The three-year ban issued by the corporate regulator to a former advice group chief found guilty of misleading product advice was too lenient, a number of ifa readers have argued.
On Friday 7 June, it emerged that Murray John Priestley, former chief executive of now-defunct Queensland-based company the Lifestyle Group – the parent entity of former AFSL holder Lifestyle Investor Services (LIS) – was banned by the Australian Securities and Investments Commission (ASIC) for a period of three years after an investigation found evidence of misleading product advice.
The ASIC investigation found Mr Priestley had guaranteed clients profits in excess of 5 per cent per month for use of the ‘Elite Investor’ product, when “he had no reasonable grounds for making the representation”, and had also provided misleading information around his licensing arrangements.

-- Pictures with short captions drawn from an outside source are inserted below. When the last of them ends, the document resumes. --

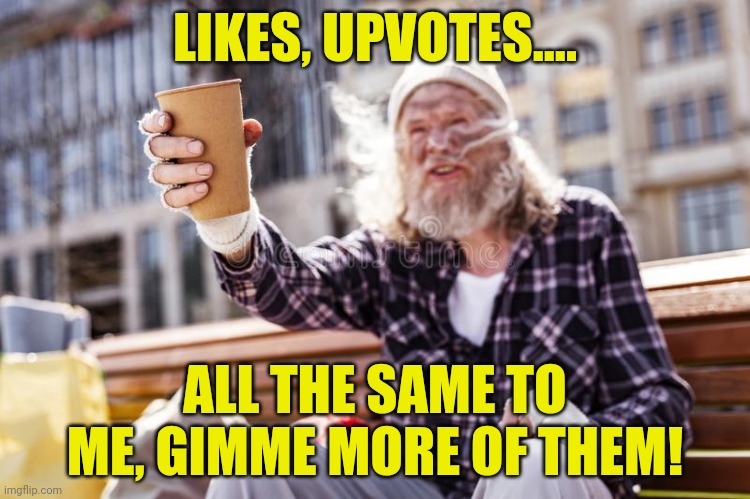 homeless Beggar with cup | LIKES, UPVOTES.... ALL THE SAME TO ME, GIMME MORE OF THEM! | image tagged in homeless beggar with cup | made w/ Imgflip meme maker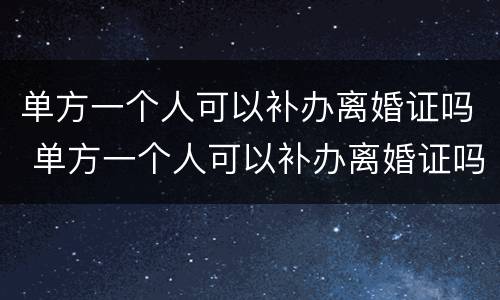 单方一个人可以补办离婚证吗 单方一个人可以补办离婚证吗北京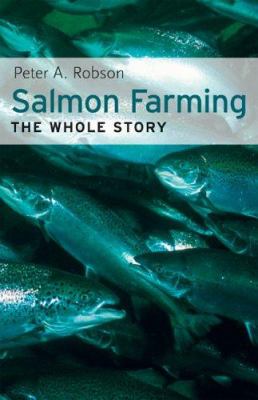 Salmon farming : the whole story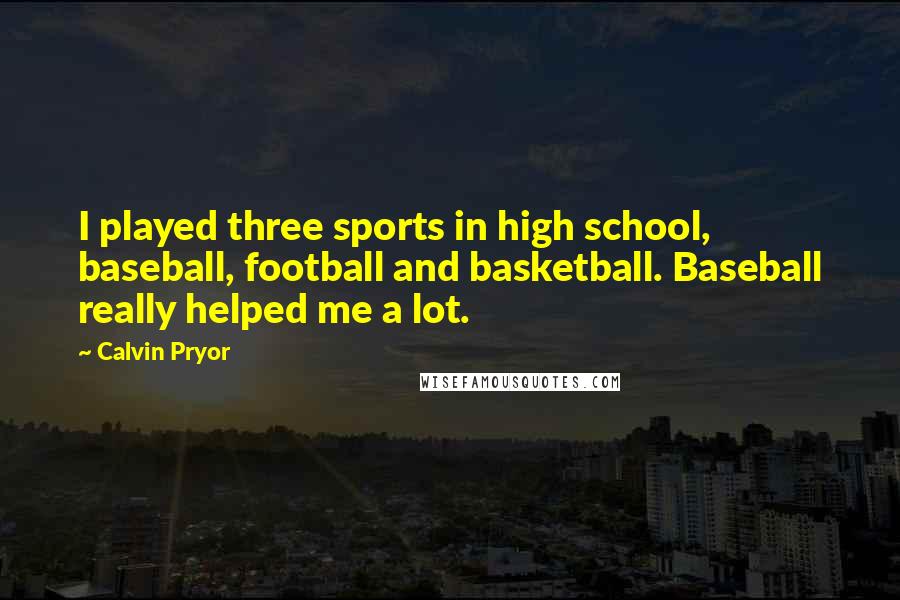 Calvin Pryor quotes: I played three sports in high school, baseball, football and basketball. Baseball really helped me a lot.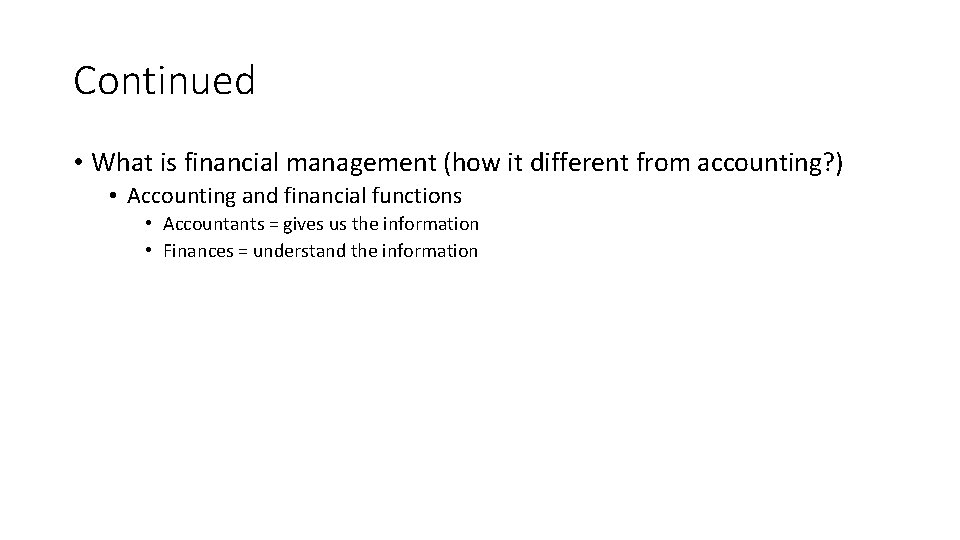 Continued • What is financial management (how it different from accounting? ) • Accounting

A number of respondents reacted strongly to the news, with many voicing the opinion that the sentence was too lenient and not proportionate to the acts.
“Banning someone for three years is no punishment,” said investment analyst Dale Gillham of Wealth Within.
“Paying back all the money to the people that bought their product based on the misleading representation is more in line, and yes, jail for a few years might be appropriate.
“ASIC will not be able to stop these people until they get tough, as they know all they get is a slap on the wrist.”
Another commenter lamented the “abysmally inadequate punishment”, adding that “given the atrocious behaviour… nothing less than life would be appropriate”.
“Banned for three years from doing what he should not have been doing for the last three years. Ouch,” said another sarcastically.
Yet another respondent raised the issue of the impact of ASIC bans on rising professional indemnity insurance premiums.
The AFS licence of LIS was suspended in February 2012 and cancelled in July 2012.